== Extrait du texte

# clavier qwerty powerbook



## pupa (7 Septembre 2005)

bonjour,

je cherche une photo ou un dessin d'un clavier QWERTY de powerbook 12".
c'est tout simplement pour m'y retrouver quand je démarre en mode single.
parce que dès que l'on veut faire des paranthèses, accolades ou autres ça devient galère avec un AZERTY.

si qq à une piste ..

Thx


----------



## r e m y (7 Septembre 2005)

pupa a dit:
			
		

> bonjour,
> 
> je cherche une photo ou un dessin d'un clavier QWERTY de powerbook 12".
> c'est tout simplement pour m'y retrouver quand je démarre en mode single.
> ...


 
Sur le site www.apple.com


----------



## niconono (7 Septembre 2005)

Oui mais ca c'est le 15"   Le 12" a-t-il le meme clavier ?

EDIT: Pfff! meuh non c'est le 17"   :rateau:


----------



## r e m y (7 Septembre 2005)

niconono a dit:
			
		

> Oui mais ca c'est le 15"  Le 12" a-t-il le meme clavier ?
> 
> EDIT: Pfff! meuh non c'est le 17" :rateau:


 
Désolé... c'est réparé!


----------



## niconono (8 Septembre 2005)

Ca c'est un qwerty americain.. on le reconnait a la touche return sur une ligne et pas 2.
Moi mon PB a un qwerty anglais, et c'est different !!

EDIT : ouais enfin y'a juste 3 touches qui sont differentes    :rateau:


----------

====

[Consigne]:
Dans le fil de discussion sur le clavier QWERTY du PowerBook, à quel détail niconono reconnaît-il un QWERTY américain ?

== Enregistrements fournis

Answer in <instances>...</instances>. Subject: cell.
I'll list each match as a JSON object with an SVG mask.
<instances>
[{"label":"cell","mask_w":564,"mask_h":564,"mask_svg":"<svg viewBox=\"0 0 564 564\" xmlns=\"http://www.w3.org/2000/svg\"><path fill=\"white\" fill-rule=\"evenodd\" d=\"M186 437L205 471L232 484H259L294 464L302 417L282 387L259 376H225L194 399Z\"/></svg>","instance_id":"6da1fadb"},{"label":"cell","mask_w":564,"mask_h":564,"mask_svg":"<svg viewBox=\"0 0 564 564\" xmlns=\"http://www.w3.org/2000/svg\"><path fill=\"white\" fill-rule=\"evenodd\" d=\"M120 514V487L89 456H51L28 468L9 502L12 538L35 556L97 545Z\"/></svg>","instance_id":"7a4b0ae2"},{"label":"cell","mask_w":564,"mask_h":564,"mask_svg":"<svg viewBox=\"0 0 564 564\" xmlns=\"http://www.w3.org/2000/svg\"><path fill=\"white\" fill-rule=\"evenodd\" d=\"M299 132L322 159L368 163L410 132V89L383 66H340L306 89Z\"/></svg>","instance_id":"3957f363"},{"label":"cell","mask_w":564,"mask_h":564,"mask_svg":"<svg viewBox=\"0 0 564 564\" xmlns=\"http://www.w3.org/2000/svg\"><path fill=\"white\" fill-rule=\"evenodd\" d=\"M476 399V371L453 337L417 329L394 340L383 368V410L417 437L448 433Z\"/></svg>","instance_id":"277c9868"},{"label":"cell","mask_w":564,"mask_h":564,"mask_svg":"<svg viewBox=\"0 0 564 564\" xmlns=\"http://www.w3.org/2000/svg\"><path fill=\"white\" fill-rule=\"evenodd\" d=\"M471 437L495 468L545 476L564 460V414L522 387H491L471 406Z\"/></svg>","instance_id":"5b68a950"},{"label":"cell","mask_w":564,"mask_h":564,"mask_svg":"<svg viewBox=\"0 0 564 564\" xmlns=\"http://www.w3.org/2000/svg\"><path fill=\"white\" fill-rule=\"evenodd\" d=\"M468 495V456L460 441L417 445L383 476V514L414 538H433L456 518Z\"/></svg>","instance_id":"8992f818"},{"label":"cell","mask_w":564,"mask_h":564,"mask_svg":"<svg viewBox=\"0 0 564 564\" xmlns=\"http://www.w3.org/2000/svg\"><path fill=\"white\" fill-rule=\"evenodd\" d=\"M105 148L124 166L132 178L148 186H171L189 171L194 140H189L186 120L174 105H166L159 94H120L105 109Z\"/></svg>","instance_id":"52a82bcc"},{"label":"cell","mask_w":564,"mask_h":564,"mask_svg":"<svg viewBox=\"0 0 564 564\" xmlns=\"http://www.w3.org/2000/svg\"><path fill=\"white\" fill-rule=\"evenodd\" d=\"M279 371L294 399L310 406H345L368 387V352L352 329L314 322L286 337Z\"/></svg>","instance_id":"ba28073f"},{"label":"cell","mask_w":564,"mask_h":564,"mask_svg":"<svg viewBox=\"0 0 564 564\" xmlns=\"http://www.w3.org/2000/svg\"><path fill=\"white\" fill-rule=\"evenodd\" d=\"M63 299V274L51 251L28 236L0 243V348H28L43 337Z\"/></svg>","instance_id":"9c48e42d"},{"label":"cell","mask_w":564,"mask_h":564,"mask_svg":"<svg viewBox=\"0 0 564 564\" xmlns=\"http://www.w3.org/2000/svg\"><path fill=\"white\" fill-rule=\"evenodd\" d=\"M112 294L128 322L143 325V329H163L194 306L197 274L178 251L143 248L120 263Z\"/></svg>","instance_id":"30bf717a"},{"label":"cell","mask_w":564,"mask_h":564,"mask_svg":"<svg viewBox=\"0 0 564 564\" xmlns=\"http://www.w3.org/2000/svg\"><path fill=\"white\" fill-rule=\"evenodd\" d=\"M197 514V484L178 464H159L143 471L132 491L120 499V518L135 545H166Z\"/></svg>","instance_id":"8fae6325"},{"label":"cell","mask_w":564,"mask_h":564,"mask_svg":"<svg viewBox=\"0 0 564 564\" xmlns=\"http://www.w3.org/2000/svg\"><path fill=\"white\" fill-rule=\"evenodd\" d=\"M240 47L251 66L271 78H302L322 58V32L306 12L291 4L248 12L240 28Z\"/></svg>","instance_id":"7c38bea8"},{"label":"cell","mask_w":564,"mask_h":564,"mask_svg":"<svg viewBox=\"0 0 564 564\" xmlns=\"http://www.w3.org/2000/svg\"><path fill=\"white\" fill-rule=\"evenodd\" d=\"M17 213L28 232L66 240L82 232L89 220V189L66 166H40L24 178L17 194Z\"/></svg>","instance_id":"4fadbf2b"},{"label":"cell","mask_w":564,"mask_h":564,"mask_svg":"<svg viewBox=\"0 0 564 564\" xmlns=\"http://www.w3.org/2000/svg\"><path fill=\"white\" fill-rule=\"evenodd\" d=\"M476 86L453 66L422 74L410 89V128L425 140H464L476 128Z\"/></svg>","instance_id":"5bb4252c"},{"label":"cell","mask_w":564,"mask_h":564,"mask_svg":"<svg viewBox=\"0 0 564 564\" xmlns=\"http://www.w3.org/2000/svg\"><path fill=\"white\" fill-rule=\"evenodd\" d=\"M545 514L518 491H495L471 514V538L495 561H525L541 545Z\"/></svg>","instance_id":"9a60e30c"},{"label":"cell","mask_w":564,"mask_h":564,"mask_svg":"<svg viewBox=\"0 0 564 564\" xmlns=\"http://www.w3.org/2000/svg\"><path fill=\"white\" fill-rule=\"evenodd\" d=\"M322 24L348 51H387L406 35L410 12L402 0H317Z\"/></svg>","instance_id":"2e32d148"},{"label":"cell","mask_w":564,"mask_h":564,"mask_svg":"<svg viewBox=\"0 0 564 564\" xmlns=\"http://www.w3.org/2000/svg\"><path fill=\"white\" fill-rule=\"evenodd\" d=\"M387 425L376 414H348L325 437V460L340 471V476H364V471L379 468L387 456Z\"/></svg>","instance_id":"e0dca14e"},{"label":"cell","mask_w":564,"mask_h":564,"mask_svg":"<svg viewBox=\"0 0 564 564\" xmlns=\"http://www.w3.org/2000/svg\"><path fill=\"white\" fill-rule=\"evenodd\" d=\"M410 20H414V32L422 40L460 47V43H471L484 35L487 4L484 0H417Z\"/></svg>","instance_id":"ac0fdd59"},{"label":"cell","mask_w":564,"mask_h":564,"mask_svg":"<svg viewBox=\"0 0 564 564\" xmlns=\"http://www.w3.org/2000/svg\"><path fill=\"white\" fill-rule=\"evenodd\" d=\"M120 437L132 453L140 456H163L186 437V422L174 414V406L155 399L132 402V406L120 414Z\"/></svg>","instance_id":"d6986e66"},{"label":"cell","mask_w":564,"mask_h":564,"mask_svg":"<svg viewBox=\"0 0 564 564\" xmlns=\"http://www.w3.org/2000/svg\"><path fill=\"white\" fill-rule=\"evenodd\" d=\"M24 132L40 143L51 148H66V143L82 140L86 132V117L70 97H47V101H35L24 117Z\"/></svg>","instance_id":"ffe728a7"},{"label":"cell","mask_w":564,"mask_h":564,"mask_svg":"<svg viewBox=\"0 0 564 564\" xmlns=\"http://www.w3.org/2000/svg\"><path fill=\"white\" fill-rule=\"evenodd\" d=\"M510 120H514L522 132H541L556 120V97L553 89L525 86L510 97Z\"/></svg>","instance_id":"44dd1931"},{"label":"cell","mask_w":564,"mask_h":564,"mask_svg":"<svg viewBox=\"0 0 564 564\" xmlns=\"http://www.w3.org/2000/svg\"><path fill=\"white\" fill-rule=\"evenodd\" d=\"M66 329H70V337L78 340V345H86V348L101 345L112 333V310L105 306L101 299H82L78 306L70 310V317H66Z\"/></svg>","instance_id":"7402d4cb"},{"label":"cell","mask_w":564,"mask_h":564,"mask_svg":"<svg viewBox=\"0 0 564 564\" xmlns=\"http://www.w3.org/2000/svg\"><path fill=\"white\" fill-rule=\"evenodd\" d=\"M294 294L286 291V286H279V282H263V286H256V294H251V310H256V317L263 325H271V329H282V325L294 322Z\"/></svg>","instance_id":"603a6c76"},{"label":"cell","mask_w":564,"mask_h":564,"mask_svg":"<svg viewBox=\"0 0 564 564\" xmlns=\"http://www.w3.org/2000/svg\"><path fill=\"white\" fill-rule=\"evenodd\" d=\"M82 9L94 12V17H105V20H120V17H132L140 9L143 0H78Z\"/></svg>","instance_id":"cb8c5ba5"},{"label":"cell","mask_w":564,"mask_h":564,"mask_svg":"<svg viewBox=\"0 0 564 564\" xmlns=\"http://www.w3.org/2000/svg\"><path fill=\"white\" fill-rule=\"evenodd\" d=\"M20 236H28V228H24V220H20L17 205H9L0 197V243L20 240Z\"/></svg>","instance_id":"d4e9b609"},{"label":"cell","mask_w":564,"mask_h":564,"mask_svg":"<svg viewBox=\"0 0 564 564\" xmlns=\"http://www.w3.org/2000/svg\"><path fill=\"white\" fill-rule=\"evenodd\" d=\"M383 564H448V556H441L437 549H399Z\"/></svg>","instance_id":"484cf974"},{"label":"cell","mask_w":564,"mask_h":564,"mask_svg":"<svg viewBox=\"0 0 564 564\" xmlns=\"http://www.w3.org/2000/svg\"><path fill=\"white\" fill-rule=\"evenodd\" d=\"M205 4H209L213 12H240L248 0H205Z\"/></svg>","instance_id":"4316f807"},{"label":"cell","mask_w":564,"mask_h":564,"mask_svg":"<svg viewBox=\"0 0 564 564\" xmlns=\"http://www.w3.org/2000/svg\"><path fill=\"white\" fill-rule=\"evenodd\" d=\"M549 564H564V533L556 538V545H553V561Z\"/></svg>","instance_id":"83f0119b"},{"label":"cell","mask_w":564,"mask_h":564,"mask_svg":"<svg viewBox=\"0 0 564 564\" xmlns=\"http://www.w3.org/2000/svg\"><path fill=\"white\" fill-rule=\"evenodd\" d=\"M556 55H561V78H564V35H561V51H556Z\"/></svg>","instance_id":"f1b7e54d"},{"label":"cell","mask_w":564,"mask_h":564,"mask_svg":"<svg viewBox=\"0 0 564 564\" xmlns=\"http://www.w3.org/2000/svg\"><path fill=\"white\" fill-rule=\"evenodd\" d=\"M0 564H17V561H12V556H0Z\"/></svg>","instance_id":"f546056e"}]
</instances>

====

[Réponse complète]:
À la touche « return », qui tient sur une seule ligne et non sur deux.